*DOCUMENT SECTION*
******
Go Concurrency Patterns(Supervisor/Restart Pattern)

Overview

The Supervisor/Restart pattern involves a supervisor goroutine that monitors one or more worker goroutines. If a worker fails (panics or exits unexpectedly), the supervisor restarts it. This pattern is essential for building resilient and fault-tolerant systems, automatically recovering from transient errors, and ensuring critical tasks are always running.

NOTE: For other posts on concurrency patterns, check out the index post to this series of concurrency patterns.

Implementation Details

Structure

The supervisor/restart implementation in examples/supervisor.go consists of three main components:

  1. Supervisor – A goroutine that monitors and manages workers
  2. Worker – A goroutine that performs work and may fail
  3. Coordination – Channels and synchronization for monitoring and restart

Code Analysis

Let’s break down the main function and understand how each component works:

func RunSupervisor() {
    var restarts int32
    stop := make(chan struct{})
    done := make(chan struct{})

    // Supervisor goroutine
    go func() {
        for {
            workerDone := make(chan struct{})
            go workerWithFailure(workerDone, stop)
            select {
            case <-workerDone:
                atomic.AddInt32(&restarts, 1)
                fmt.Println("Supervisor: Worker failed, restarting...")
                // Restart after a short delay
                time.Sleep(500 * time.Millisecond)
            case <-stop:
                fmt.Println("Supervisor: Stopping worker supervision.")
                close(done)
                return
            }
        }
    }()

    // Let the supervisor run for a while
    time.Sleep(4 * time.Second)
    close(stop)
    <-done

    fmt.Printf("Supervisor example completed! Worker was restarted %d times.\n", restarts-1)
}

Step-by-step breakdown:

  1. State and Channel Setup:
    • var restarts int32 creates an atomic counter to track restart attempts
    • stop := make(chan struct{}) creates a signal channel for graceful shutdown
    • done := make(chan struct{}) creates a completion channel for supervisor coordination
    • These channels use struct{} as the type for efficiency (zero memory allocation)
******
Segmentation data:
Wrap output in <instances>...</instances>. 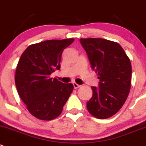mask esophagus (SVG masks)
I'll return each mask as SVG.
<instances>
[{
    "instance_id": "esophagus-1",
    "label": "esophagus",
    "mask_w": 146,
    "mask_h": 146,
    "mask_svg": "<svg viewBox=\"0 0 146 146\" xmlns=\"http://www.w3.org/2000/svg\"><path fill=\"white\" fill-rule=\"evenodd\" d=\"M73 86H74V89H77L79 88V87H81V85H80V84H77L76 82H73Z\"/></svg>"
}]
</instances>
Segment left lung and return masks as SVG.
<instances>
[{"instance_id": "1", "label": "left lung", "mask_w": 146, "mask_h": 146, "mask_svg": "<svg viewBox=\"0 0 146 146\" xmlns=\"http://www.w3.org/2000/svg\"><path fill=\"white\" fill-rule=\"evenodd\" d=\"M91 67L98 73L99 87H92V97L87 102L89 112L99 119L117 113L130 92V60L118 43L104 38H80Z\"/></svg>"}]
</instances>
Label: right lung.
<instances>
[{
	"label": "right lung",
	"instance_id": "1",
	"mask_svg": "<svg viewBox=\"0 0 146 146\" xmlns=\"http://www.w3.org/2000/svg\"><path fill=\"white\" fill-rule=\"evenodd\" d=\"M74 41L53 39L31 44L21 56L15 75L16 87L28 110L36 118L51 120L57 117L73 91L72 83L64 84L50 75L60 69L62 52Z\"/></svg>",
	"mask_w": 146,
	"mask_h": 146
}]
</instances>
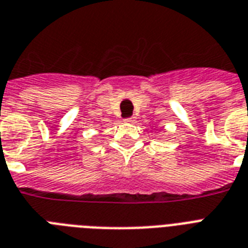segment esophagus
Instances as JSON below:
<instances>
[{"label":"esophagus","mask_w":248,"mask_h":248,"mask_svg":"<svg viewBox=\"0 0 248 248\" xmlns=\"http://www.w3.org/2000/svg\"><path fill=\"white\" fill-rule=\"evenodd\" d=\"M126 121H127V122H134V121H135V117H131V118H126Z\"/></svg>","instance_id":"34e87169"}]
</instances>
******
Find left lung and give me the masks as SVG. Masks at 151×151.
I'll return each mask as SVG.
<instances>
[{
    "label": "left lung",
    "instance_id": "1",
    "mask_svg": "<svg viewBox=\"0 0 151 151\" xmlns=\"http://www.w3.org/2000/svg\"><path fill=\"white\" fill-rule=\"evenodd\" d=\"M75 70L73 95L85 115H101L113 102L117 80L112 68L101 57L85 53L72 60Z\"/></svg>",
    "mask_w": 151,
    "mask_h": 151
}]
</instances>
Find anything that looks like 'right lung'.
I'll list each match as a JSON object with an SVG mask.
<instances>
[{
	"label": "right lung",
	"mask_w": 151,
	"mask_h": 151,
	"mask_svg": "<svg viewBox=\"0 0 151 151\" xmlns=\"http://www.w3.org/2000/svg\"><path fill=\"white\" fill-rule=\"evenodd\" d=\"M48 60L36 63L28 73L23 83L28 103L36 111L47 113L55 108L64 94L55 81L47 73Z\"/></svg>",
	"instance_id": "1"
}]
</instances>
******
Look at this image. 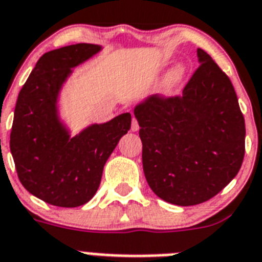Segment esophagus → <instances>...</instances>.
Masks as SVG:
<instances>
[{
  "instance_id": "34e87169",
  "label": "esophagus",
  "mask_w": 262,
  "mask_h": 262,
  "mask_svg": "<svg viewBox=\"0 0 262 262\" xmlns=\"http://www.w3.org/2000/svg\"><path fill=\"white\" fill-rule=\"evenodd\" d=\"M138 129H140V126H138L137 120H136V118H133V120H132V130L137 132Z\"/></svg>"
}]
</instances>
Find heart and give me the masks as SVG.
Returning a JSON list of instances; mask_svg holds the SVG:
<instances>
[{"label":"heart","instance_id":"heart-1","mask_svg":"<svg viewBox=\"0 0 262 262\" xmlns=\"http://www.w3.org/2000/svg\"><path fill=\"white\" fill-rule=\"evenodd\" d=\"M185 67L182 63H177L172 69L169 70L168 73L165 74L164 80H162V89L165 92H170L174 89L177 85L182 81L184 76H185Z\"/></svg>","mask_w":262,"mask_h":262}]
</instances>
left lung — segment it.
******
*REQUIRED TASK*
Set down, word for word, the part of the supervisor pattern page that opens with the words containing "1. State and" and closes with "(zero memory allocation)".

*FINISHED ANSWER*
1. State and Channel Setup:
    • var restarts int32 creates an atomic counter to track restart attempts
    • stop := make(chan struct{}) creates a signal channel for graceful shutdown
    • done := make(chan struct{}) creates a completion channel for supervisor coordination
    • These channels use struct{} as the type for efficiency (zero memory allocation)